Application Deployment - 01
Last updated
Last updated
The most popular usage of Amazon CloudFront is to distribute static content such as images, videos or other objects existing in an Amazon S3 bucket. However, you can also use Amazon CloudFront to distribute your dynamic content such as a Ruby on Rails or PHP web application and benefit from the advantages of utilizing the globally distributed network infrastructure of AWS. In this blog post, I will talk about the advantages and the necessary configuration options for creating an Amazon CloudFront distribution for a dynamic web application.
Well, at first, it might not seem feasible as your data will be dynamic. But, actually there are many benefits:
when we use cloud-front , your clients will connect to your applications through an AWS edge location closest to them. Then, this connection will utilize AWS network infrastructure which is expected to be more stable and provide faster access to your servers on an AWS region, even if the content was not cached before.
Although we will decrease the time to live (TTL) or cache expiration to 0 as I will describe below; this will not mean that CloudFront will not cache your content. Actually, it will. The only difference will be that it will send the last caching time of the content alongside with the request to your origin. This will allow your origin to respond faster if the content was not changed and edge location will serve the content from its cache. When you compare the small packet size in this process with retrieving the full content from your origin, this will decrease the load on your servers and delivery time of your content to your clients.
The most obvious benefit will be the decrease in SSL handshaking time and time to first byte metrics. SSL handshaking is done on edge locations and time to first byte improvement is a result of the enhanced network speed.
To explain this benefit better, you can see a Route 53 health check - latency graph below which is for a dynamic web application placed behind Amazon CloudFront at December 7th. Amazon Route 53 makes these health checks geographically distributed allover the world and what you see on the graph is an aggregate. As can be seen, placing the load balancer behind a CloudFront distribution made a simultaneous improvement in both average SSL handshaking and time to first byte values. The good thing is it is an easy process once you understand the basics.
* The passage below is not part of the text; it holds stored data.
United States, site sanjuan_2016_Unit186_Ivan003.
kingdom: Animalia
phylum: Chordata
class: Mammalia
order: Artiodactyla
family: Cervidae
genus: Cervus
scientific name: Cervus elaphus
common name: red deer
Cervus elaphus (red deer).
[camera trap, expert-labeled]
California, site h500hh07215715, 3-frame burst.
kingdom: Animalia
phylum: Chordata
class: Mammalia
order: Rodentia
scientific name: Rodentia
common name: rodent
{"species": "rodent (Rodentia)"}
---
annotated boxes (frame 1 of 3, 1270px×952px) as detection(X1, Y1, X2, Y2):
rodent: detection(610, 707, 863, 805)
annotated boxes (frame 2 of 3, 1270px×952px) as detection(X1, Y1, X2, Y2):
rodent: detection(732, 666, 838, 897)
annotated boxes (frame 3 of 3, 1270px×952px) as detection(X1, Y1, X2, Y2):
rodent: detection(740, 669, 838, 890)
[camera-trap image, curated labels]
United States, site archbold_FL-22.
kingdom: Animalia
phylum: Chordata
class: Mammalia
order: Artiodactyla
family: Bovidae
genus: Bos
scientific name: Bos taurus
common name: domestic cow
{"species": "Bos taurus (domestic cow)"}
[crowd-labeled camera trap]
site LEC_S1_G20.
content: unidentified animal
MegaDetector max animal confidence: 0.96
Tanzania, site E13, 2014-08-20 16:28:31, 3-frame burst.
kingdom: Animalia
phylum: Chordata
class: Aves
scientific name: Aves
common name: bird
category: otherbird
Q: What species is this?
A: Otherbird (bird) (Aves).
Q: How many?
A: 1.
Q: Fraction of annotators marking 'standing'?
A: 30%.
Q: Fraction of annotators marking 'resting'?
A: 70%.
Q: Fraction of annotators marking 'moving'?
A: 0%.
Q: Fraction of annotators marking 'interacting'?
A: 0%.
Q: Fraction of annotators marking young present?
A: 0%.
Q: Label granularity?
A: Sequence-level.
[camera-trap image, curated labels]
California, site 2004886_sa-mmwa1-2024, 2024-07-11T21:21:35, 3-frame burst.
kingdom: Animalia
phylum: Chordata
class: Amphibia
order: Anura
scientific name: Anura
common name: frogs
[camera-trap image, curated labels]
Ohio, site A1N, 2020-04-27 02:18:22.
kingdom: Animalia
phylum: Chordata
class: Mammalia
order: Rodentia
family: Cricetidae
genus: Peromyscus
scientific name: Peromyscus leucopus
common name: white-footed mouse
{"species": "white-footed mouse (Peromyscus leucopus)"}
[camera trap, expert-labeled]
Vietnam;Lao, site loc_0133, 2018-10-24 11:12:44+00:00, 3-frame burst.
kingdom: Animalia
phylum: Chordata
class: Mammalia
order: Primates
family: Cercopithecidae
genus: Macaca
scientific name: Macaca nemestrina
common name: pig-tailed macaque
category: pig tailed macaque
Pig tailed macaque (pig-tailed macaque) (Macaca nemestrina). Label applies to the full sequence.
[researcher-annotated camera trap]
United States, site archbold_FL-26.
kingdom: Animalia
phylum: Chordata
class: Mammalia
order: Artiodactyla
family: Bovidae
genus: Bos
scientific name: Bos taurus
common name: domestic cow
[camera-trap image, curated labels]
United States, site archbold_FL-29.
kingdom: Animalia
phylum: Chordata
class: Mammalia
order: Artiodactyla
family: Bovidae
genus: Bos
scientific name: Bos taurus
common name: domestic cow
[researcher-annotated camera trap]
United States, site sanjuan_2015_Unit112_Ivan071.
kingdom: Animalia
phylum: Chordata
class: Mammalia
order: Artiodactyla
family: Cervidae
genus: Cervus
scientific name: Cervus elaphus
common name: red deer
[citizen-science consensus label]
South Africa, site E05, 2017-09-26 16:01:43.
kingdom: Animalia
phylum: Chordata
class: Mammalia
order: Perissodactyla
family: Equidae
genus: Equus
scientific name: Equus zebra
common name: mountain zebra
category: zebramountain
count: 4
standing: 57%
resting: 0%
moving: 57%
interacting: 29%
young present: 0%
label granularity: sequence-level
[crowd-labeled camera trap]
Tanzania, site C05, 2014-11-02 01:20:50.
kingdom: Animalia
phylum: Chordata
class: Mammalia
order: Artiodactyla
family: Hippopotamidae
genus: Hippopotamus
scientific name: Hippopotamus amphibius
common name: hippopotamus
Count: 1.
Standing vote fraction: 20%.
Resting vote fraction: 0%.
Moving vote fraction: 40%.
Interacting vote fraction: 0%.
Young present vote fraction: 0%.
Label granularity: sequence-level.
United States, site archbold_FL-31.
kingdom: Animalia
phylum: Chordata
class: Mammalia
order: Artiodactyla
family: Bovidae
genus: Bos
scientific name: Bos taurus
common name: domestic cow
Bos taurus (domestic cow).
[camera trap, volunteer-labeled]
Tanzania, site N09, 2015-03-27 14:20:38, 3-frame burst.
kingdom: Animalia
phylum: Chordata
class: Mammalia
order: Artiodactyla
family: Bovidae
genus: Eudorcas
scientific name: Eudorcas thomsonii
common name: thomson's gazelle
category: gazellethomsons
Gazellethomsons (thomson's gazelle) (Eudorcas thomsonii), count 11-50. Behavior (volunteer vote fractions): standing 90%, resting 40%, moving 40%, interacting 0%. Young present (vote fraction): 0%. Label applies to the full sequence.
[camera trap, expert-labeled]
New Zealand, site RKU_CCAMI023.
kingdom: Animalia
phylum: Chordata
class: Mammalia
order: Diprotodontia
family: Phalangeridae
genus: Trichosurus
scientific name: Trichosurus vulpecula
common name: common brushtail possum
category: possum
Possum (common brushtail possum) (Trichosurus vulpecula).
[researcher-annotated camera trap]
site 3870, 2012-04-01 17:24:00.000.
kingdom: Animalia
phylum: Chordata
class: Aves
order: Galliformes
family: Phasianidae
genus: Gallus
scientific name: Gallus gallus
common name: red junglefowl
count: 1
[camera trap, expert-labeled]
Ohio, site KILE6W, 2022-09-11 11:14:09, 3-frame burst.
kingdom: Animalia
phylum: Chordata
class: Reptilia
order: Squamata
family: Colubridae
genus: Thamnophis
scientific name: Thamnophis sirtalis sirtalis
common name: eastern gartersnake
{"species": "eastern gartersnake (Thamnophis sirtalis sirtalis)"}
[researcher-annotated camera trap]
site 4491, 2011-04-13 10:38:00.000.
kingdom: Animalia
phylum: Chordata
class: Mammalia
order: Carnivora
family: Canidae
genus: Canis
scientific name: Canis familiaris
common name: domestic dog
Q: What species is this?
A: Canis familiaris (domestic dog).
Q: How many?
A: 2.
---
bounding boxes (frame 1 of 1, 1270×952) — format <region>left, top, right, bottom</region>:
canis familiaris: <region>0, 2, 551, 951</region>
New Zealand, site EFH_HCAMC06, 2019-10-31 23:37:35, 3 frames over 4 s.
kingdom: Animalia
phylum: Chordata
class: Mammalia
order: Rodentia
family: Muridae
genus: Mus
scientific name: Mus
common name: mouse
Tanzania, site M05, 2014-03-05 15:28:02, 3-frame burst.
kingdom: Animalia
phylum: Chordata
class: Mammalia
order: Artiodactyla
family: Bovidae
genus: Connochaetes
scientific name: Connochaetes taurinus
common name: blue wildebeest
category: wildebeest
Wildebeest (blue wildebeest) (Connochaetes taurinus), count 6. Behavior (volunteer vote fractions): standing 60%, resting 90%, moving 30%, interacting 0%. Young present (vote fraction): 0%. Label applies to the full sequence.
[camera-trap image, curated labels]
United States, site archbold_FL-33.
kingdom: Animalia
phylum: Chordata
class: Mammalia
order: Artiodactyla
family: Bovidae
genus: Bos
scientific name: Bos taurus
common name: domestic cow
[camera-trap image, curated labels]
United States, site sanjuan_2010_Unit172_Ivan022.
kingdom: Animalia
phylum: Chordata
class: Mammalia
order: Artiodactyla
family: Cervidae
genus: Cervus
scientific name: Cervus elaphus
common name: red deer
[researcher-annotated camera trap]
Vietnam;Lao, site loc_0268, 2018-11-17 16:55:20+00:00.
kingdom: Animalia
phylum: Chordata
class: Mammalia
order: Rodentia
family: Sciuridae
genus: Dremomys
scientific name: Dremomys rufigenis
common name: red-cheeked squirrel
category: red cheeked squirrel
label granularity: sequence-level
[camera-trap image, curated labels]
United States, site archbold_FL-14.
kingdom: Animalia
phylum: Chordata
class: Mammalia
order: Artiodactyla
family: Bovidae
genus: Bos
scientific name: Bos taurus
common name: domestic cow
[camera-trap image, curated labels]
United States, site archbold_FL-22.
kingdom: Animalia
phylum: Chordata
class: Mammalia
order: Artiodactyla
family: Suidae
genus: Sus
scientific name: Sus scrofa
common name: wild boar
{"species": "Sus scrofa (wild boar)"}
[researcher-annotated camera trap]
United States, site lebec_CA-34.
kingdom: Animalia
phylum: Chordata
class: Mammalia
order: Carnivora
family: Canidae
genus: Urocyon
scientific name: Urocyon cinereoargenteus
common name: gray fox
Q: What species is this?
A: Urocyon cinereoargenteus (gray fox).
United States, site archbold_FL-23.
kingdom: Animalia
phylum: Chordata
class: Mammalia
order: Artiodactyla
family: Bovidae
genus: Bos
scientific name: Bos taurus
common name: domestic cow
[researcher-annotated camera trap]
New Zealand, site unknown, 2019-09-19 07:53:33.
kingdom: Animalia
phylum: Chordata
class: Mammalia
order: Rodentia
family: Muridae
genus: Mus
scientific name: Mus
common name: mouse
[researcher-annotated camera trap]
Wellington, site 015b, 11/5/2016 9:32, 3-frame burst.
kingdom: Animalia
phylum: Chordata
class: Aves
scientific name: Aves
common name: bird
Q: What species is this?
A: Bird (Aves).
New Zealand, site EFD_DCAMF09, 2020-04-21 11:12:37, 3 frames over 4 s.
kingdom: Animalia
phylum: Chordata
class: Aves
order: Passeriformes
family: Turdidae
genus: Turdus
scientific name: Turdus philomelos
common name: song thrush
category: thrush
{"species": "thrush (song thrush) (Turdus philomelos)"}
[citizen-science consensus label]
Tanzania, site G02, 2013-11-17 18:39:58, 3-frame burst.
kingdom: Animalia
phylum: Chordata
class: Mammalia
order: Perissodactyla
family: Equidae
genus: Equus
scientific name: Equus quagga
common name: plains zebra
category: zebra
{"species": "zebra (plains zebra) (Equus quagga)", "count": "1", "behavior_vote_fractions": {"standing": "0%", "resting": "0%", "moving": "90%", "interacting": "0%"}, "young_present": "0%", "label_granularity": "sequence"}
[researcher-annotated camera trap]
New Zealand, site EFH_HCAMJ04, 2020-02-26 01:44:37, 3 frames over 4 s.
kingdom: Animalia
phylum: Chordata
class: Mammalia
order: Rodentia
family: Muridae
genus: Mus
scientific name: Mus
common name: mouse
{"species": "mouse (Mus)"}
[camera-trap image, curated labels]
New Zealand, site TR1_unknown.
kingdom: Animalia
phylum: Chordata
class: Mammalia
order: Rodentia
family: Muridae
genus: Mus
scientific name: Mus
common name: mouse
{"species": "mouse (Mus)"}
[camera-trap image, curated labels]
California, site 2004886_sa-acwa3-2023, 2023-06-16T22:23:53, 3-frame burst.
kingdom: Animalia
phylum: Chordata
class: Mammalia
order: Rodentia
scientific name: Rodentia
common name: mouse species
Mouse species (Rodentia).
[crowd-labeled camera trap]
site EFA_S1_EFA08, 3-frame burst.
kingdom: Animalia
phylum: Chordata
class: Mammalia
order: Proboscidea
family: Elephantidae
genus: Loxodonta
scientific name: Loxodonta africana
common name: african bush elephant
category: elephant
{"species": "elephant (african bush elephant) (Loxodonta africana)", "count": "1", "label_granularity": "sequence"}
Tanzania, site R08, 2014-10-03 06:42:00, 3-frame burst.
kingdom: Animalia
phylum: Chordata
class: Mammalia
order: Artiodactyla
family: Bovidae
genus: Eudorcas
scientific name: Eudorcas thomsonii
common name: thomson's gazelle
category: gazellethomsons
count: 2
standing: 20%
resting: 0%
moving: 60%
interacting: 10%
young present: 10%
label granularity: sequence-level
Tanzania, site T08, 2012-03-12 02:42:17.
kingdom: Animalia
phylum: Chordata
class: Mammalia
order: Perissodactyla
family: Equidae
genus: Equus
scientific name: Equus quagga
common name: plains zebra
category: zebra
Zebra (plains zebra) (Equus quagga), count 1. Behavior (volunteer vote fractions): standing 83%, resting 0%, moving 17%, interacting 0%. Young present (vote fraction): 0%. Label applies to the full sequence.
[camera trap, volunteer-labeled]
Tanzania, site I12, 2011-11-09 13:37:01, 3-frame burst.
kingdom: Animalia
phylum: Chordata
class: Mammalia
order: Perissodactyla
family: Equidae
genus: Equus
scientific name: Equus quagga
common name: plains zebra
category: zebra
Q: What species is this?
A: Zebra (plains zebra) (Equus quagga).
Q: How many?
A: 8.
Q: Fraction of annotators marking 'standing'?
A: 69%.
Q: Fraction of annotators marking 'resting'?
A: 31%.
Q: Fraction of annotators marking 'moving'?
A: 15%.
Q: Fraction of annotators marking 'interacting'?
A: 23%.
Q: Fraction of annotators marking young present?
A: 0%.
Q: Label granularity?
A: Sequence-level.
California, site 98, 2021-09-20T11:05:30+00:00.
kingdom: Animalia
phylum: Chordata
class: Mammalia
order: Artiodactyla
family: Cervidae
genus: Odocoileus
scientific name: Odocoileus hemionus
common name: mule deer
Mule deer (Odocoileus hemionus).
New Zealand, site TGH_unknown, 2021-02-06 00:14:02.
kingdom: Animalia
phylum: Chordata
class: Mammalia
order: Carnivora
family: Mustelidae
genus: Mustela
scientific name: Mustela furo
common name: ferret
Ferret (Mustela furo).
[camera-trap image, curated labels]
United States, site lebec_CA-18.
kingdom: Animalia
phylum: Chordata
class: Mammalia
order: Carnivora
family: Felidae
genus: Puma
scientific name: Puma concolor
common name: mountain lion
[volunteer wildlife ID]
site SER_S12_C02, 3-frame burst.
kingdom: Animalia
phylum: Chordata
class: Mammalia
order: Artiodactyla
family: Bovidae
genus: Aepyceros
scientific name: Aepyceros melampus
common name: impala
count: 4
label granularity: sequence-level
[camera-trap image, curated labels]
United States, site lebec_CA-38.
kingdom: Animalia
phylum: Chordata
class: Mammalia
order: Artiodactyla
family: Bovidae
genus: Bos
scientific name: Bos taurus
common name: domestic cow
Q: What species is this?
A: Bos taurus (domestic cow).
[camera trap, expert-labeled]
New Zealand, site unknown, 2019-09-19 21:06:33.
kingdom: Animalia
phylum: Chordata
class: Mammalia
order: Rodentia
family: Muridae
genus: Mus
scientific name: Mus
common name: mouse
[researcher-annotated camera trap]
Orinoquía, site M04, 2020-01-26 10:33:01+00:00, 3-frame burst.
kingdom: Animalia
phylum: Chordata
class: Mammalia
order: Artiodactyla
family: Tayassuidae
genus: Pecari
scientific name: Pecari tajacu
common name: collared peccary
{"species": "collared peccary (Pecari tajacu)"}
Amazon CloudFront only accepts well-formed connections and reduces the number of requests and TCP connections back to your web application. These will help you to prevent many of the common DDoS attacks such as SYN floods and UDP reflection attacks; because they will not reach to your origin. Also geographically distributed architecture will help you to isolate these attacks in a close location to them, allowing you to continue to serve your application without any impact on other locations.